Wednesday, June 23, 2010

A Mix of thoughts inspired by Dan Brown's "The Lost Symbol" and Laurell K. Hamilton's "Anita Blake"

The human mind has the potential, the ability to transform and create its own reality. Healing the sick, creating positive options, overcoming weakness in one's own body, all are examples of the ways our positive thoughts influence the world around us, make options available and shape reality according to desires, create potentials. Literature is a creative way for a person to shape their own reality and share it with the people around them. With enough people focusing on aspects of pieces of literature, it is possible that this will change and shape reality. Author, Laurell K. Hamilton has admitted to being shocked at the number of letters she has received from women who have left abusive relationships after reading her series, Anita Blake, Vampire Hunter. These are individuals who have internalized the reality Hamilton posits as fiction, and have created reality for themselves out of it.

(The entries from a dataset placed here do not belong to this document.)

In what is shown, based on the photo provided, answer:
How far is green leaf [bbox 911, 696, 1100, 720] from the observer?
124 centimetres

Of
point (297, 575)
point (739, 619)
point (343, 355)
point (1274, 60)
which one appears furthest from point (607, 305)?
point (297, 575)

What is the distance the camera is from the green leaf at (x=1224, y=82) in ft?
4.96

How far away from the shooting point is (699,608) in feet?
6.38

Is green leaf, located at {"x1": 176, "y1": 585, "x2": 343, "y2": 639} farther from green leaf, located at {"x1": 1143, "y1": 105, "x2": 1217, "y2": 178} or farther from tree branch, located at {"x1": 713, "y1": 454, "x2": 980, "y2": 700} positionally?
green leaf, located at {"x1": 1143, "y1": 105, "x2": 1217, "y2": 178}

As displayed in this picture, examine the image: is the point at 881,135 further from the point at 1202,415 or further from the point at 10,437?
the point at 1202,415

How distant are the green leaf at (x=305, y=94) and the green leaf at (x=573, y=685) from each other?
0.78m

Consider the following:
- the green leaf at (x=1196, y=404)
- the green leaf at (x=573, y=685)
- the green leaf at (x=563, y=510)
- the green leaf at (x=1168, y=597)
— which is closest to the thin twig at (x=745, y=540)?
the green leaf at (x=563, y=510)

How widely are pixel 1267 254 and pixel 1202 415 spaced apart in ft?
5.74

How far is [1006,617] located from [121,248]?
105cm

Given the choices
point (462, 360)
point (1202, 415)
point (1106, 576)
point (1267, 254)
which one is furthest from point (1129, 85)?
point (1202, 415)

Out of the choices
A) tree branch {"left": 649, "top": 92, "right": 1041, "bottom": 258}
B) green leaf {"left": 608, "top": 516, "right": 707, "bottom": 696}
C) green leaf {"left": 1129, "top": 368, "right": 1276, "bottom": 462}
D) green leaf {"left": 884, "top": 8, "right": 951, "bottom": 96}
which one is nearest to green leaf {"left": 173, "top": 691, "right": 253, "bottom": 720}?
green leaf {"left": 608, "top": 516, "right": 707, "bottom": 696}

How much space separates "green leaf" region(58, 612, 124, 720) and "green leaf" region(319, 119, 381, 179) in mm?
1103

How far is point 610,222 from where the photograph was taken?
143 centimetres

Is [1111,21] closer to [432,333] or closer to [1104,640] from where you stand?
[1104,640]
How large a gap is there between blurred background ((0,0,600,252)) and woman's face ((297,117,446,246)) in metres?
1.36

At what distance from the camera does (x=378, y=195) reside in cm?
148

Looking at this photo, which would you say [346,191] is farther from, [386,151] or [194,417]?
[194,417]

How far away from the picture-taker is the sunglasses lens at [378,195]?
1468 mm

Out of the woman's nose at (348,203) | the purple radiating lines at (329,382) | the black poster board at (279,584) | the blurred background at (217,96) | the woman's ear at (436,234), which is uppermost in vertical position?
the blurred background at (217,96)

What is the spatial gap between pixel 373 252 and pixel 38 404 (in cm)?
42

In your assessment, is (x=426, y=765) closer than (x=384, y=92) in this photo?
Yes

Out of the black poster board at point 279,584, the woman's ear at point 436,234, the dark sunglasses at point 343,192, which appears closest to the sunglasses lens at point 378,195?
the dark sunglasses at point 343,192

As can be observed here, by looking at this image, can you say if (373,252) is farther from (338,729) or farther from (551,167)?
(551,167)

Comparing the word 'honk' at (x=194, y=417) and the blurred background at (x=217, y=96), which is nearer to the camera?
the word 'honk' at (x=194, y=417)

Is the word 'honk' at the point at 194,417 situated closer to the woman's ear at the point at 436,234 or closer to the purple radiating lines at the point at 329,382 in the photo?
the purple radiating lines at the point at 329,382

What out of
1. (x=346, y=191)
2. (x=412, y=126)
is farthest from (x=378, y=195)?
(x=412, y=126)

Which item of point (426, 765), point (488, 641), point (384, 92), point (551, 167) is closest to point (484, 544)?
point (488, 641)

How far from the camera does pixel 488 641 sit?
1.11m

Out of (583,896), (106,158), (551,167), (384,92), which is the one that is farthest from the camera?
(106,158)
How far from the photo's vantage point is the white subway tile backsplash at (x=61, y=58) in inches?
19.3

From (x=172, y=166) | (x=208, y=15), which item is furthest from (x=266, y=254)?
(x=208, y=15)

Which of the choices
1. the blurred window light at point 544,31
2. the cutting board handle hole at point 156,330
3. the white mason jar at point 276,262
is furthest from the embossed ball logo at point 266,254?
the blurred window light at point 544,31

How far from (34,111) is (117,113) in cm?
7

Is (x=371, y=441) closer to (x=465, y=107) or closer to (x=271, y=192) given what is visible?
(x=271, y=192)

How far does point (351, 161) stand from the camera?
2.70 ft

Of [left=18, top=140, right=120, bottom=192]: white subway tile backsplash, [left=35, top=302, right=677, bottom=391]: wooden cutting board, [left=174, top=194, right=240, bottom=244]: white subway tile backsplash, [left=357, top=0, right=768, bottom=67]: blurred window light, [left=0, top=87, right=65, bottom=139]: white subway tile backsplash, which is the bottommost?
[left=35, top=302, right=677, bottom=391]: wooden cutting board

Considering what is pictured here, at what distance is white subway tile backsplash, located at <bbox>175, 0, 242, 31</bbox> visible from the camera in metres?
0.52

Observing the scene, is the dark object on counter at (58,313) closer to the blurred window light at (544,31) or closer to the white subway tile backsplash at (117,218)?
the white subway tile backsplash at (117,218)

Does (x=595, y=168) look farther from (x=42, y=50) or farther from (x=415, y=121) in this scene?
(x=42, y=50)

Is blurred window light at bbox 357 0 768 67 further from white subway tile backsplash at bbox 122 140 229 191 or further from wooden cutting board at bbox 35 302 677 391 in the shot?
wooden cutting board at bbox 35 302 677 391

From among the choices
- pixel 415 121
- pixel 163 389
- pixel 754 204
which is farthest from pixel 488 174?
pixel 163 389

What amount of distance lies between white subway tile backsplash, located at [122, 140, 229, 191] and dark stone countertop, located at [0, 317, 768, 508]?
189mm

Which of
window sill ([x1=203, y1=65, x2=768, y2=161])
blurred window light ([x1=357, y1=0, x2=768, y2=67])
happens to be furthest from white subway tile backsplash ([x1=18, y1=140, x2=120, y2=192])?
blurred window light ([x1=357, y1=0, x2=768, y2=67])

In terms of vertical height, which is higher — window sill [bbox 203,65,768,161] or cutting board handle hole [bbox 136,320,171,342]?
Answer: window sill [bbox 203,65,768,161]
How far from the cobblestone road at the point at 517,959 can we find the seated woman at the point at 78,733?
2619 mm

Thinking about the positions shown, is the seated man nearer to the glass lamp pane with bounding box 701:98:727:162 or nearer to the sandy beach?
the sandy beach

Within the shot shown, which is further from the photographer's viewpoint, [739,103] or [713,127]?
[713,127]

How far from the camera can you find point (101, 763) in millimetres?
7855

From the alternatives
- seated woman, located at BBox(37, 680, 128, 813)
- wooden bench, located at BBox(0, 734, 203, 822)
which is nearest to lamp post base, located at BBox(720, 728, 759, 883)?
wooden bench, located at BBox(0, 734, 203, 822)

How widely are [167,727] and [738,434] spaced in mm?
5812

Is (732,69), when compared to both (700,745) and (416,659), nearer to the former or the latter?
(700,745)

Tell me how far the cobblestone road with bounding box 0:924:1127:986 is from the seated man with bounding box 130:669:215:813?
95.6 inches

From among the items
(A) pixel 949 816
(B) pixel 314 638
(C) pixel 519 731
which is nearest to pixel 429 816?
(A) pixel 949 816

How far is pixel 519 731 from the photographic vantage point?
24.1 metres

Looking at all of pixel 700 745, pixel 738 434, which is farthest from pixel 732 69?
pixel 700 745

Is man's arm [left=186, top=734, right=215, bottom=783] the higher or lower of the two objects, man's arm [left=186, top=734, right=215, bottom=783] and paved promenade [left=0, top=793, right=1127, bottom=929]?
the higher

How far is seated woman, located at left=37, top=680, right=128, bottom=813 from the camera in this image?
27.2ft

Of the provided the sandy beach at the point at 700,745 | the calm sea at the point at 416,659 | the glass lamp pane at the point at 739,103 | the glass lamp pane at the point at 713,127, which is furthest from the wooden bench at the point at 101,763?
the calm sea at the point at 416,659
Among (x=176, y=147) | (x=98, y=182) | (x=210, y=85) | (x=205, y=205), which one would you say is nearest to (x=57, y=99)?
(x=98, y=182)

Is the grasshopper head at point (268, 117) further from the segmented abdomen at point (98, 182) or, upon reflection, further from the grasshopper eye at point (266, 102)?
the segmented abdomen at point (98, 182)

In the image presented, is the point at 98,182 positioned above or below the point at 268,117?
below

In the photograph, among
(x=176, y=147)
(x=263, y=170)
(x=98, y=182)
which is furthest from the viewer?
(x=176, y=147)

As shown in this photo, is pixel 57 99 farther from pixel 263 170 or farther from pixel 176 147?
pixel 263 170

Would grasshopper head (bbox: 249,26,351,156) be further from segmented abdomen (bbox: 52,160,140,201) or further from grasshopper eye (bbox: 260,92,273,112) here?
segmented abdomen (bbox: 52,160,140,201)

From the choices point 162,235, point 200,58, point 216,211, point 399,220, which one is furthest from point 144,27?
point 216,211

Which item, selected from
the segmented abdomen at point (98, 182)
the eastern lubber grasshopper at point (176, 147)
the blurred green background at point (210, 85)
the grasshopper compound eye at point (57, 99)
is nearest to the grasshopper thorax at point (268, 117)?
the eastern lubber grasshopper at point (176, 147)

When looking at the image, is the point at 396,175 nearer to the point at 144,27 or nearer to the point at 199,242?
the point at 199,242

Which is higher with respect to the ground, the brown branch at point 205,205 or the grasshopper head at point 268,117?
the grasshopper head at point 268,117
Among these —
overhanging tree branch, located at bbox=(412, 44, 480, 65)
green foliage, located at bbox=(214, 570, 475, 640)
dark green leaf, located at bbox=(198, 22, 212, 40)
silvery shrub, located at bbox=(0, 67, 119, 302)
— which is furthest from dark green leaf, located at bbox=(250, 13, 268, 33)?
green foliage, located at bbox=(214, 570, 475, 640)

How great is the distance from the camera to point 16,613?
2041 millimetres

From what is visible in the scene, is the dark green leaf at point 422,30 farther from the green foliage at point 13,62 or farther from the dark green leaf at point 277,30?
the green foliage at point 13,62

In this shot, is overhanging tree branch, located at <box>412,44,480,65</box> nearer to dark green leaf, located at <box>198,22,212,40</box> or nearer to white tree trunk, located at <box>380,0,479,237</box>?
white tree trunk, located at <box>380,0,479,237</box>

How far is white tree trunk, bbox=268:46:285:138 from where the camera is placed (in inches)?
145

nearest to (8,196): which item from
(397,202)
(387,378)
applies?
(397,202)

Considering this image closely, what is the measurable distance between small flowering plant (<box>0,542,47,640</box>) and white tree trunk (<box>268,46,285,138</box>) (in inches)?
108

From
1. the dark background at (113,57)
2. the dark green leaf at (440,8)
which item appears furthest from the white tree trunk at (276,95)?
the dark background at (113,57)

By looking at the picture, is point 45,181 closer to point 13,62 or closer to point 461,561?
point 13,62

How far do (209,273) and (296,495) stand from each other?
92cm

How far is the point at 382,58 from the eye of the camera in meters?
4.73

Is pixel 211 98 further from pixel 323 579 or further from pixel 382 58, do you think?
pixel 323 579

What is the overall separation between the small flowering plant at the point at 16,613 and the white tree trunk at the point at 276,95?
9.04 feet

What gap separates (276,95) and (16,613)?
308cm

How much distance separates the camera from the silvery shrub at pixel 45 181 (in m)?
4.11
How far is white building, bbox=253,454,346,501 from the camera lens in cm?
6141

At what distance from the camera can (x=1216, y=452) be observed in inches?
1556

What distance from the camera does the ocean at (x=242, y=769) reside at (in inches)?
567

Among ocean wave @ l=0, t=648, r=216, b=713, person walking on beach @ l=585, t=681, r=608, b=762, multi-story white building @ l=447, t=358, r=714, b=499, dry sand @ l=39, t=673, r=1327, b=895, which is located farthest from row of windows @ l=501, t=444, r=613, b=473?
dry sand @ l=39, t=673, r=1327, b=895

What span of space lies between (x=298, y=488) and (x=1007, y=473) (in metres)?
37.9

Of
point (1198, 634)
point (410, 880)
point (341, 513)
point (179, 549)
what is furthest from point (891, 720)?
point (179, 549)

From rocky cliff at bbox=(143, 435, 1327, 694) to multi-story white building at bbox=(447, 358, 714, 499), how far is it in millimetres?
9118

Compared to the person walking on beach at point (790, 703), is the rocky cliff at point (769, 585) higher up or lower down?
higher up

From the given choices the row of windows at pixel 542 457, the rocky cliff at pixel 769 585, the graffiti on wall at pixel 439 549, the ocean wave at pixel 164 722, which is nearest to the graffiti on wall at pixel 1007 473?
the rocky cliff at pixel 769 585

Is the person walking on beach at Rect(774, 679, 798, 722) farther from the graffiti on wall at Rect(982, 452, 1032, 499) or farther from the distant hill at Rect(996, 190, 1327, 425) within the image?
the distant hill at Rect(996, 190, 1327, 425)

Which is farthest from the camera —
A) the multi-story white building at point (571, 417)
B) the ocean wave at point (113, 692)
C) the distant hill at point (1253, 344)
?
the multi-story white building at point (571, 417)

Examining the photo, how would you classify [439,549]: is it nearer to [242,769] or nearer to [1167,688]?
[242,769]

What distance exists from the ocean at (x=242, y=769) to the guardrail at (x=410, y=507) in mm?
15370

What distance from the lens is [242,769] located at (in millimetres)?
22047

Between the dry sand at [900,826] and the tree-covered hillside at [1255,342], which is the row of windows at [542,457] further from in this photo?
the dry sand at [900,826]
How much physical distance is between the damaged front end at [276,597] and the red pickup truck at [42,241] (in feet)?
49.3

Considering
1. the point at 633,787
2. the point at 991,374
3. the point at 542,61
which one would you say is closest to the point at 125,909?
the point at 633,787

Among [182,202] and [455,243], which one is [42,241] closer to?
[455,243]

This reality is one that Laurell K. Hamilton (HAMILTON) and her character, Anita Blake (AB), live in, where women are treated with as much respect as men, are treated as people. The women who have written letters to HAMILTON did not formerly see this as a reality; they may have fantasized about it, but only by believing and thinking positively about the options HAMILTON proposes they should have access to be these women able to create a reality in which they are respected and not abused.

While these letters may focus on the abuse and the encouragement Hamilton provided these individuals with options outside of abuse, what is really being discussed here is the internalization of belief of self-worth. Women are battered daily with images they are expected to relate to of themselves as victims. These images come from commercials and ads to TV shows, movies, books and news. Women are mainly portrayed as victims in these mediums, and the few who step outside of their victimization pay a price; they are ostracized, ridiculed, and further abused. The women who step outside a relationship for help, looking for support from family, the law, the church often find themselves being abused more; offenders will step through whatever bounds are placed in attempts to continue control, or will begin to abuse other parts of her life that she no longer has control over: pets, children, friends, work, social life, sense of freedom. This is when the woman has healthy options outside of this oppressive relationship; often by the time she reaches out for help leaving an abusive situation, she no longer has many healthy options or alternatives to the situation she is in.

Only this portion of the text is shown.